## begin PASSAGE PROVIDED
The Cabin

I think of it often. My heart never forgets its pull. In my dreams, it’s just as it always was when I was young. Its imprint on my memory, it’s image like a photograph, burned into my heart. When my eyes close, I see it. There sits a humble cabin on a quiet bay of a picturesque mountain lake. 

Every summer of my childhood was spent in heaven, paradise, our own personal Elysium. Every month, week, and day leading up to the summer was spent in heart-aching-anticipation of this special place. 

From my earliest memories, I recall the cabin on Coeur d’Alene Lake and it’s profound magic. 

The cabin is many things, but mostly it’s…

800 miles of sticky skin on sticky skin, drooling cousins, hot air whipping in through the windows, and knowing it all will not be in vain. 

A dark-haired, pig-tailed girl and a toe-headed boy eagerly sharing they are “going to Idaho” to anyone they meet along the way in Idaho who inquires. 

Friends. Foes. Ballers. Cousins.

The lazy susan that just maybe will reveal Lucky Charms on its next go-round instead of Raisin Bran.

Soft sunlight peppered through the curtains, the sound of familiar voices, the smell of coffee and toast, the feeling of an unburdened soul.

Bud’s Big Burgers and the time someone tagged, “Bud’s Big Boogers” on the side of the building. 

The smell of our family’s past in the musty throw pillows and dusty books.
## end PASSAGE PROVIDED
## begin DATA BLOCK
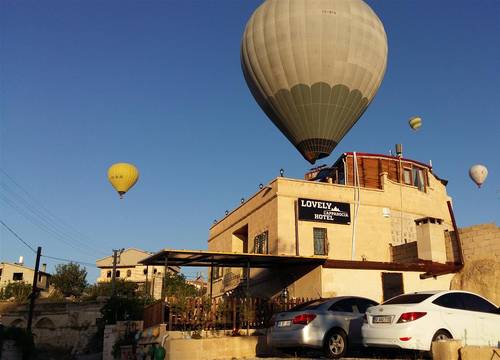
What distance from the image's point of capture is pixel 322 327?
13.0 m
## end DATA BLOCK
▸ DIRECTION: Restate the piece about the cabin from "The cabin is" up to and including "of Raisin Bran.", switching "Lucky Charms" to "Froot Loops".

▸ WORKED ANSWER:
The cabin is many things, but mostly it’s…

800 miles of sticky skin on sticky skin, drooling cousins, hot air whipping in through the windows, and knowing it all will not be in vain. 

A dark-haired, pig-tailed girl and a toe-headed boy eagerly sharing they are “going to Idaho” to anyone they meet along the way in Idaho who inquires. 

Friends. Foes. Ballers. Cousins.

The lazy susan that just maybe will reveal Froot Loops on its next go-round instead of Raisin Bran.